• [TASK BRIEF]:
Go through the material below and copy all lines with "models".

****************************************

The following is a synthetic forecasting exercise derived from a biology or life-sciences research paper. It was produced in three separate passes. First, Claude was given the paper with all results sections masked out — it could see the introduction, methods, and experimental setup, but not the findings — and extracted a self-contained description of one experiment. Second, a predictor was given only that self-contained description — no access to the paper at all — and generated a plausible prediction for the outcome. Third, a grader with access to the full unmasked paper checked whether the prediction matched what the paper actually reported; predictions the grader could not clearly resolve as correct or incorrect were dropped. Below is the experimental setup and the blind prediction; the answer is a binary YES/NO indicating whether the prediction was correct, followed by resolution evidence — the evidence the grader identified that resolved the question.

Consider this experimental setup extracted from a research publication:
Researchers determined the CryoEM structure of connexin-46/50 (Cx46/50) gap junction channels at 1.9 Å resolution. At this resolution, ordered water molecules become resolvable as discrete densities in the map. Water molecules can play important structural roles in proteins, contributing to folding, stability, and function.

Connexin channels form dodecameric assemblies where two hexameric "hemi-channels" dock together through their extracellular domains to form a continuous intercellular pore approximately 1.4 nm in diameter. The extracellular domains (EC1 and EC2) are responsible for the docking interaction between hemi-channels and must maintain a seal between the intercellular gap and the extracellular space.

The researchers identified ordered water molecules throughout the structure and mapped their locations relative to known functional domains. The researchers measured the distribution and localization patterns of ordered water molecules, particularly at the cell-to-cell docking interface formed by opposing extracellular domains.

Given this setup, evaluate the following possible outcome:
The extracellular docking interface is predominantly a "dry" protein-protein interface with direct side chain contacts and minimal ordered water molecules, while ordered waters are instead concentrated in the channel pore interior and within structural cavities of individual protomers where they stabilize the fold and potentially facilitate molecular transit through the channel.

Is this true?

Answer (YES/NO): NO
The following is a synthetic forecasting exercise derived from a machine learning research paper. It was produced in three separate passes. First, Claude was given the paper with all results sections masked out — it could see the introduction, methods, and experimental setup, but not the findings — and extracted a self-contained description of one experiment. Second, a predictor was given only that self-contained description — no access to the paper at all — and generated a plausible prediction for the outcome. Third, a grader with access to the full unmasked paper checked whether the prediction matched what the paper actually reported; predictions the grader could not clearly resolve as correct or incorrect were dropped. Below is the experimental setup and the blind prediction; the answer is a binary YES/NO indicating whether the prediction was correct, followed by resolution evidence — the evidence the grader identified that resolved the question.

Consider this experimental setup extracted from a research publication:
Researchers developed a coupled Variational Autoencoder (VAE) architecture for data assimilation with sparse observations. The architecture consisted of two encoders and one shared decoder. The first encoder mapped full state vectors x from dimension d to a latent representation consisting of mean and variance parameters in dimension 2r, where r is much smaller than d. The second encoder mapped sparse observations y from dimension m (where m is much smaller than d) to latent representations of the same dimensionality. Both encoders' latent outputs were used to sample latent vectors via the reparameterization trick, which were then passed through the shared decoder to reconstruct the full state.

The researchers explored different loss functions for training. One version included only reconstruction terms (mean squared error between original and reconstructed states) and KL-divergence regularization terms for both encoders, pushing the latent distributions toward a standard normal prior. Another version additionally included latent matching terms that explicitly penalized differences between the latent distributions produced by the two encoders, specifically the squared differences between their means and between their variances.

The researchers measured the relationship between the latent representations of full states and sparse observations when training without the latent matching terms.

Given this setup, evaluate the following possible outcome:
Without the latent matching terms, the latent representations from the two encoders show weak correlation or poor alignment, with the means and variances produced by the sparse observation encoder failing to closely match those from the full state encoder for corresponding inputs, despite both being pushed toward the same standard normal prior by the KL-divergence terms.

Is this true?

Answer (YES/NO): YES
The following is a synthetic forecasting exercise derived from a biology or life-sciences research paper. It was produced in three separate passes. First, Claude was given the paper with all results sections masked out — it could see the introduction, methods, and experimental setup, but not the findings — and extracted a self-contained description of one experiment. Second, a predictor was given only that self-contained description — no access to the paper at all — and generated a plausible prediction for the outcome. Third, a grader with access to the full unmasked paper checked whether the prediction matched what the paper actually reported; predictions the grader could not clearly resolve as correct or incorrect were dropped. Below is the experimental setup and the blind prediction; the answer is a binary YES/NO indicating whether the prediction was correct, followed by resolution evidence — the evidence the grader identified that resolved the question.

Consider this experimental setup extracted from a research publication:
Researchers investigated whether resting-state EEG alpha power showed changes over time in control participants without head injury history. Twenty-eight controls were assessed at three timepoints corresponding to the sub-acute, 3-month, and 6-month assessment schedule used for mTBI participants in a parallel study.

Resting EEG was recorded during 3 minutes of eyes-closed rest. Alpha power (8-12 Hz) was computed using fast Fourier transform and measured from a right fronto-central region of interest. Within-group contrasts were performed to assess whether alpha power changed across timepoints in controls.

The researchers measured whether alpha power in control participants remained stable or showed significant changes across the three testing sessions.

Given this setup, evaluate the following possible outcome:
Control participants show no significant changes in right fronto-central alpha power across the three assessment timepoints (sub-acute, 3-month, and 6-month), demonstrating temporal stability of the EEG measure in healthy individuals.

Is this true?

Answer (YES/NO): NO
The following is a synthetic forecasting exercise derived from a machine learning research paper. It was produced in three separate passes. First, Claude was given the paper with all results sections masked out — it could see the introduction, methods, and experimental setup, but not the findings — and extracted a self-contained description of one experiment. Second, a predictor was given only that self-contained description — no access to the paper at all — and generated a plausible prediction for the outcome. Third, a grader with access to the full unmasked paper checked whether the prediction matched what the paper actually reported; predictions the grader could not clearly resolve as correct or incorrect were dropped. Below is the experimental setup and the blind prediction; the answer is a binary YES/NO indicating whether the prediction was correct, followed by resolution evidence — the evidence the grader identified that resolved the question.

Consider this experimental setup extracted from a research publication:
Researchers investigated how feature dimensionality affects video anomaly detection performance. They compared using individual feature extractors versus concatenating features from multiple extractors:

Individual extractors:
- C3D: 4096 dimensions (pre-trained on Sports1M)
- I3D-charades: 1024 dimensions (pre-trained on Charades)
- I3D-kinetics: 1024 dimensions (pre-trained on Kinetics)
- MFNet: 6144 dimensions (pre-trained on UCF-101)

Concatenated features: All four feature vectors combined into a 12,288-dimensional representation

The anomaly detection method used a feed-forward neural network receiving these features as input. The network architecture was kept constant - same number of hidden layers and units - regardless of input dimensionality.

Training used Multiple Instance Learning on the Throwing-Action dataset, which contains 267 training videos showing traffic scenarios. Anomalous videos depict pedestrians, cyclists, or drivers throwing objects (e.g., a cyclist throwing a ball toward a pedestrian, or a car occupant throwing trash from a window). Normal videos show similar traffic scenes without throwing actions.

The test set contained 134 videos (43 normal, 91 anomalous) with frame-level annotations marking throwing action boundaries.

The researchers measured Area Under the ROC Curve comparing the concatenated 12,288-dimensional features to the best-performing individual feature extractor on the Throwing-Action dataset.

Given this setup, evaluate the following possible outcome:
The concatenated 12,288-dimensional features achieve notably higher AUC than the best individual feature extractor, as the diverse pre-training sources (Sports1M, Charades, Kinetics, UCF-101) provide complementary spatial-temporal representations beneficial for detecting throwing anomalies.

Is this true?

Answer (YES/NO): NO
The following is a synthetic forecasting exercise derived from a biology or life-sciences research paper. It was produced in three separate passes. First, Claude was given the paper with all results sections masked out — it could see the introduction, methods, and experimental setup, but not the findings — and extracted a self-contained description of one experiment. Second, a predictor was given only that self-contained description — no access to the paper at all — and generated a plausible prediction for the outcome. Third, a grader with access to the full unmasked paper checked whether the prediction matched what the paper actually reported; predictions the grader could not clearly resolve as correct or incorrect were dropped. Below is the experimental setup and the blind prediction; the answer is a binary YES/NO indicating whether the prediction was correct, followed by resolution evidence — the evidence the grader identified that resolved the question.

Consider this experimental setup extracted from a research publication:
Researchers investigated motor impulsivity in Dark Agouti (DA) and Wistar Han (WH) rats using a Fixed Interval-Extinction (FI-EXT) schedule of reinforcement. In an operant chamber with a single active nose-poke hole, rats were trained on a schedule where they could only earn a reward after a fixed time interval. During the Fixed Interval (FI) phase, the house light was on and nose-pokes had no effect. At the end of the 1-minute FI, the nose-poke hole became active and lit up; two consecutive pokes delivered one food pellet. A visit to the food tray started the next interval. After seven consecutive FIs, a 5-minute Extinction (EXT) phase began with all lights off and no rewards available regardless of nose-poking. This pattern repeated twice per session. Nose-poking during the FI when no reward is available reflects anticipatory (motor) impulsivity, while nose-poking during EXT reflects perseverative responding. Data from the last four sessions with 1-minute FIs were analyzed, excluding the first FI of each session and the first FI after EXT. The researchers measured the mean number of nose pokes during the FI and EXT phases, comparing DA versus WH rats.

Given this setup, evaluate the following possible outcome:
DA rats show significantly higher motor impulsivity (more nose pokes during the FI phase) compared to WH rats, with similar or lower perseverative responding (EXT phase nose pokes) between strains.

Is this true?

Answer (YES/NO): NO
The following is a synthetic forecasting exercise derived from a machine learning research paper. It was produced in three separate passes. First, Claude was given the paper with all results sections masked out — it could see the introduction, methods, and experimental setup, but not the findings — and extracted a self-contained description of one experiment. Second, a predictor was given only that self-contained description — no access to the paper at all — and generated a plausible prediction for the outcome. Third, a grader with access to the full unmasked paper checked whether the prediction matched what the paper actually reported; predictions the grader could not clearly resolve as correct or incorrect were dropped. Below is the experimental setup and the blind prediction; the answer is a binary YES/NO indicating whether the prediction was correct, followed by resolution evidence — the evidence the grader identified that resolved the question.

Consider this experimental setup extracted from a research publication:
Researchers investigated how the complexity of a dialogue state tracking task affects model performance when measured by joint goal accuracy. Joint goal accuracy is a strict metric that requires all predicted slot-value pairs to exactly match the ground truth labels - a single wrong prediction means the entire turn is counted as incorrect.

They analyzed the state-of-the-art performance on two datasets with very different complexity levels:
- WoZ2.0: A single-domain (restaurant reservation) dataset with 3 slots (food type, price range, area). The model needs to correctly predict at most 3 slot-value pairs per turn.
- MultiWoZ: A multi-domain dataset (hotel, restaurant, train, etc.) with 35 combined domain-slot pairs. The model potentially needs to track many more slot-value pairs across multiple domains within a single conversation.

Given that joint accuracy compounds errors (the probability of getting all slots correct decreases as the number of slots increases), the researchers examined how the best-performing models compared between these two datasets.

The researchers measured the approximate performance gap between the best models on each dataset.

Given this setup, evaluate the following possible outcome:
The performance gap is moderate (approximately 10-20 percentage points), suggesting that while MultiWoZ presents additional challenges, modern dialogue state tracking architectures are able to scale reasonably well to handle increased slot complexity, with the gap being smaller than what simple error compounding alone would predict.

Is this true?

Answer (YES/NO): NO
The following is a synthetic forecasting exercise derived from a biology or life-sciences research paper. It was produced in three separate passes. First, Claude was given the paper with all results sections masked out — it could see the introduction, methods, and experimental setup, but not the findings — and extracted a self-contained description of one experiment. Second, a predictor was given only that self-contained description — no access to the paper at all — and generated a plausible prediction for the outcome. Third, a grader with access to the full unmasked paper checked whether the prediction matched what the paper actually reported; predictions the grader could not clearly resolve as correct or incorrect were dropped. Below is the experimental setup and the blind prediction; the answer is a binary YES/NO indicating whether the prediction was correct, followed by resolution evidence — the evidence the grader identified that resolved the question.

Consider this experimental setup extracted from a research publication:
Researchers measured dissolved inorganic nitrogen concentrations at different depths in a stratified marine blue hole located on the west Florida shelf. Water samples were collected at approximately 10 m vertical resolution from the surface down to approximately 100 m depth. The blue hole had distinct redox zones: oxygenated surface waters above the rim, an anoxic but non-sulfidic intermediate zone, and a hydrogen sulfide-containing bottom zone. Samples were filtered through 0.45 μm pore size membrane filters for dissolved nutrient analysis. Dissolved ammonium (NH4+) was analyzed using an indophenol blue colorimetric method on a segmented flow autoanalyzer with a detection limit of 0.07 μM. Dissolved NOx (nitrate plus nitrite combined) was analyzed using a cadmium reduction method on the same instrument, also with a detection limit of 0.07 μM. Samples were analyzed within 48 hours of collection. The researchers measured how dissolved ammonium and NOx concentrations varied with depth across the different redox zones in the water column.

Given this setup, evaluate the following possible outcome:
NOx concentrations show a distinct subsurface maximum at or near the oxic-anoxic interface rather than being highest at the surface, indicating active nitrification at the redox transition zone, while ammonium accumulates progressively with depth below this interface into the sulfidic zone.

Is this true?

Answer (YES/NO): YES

****************************************

• [EXERCISE ANSWER]:
Given that joint accuracy compounds errors (the probability of getting all slots correct decreases as the number of slots increases), the researchers examined how the best-performing models compared between these two datasets.
The researchers measured the approximate performance gap between the best models on each dataset.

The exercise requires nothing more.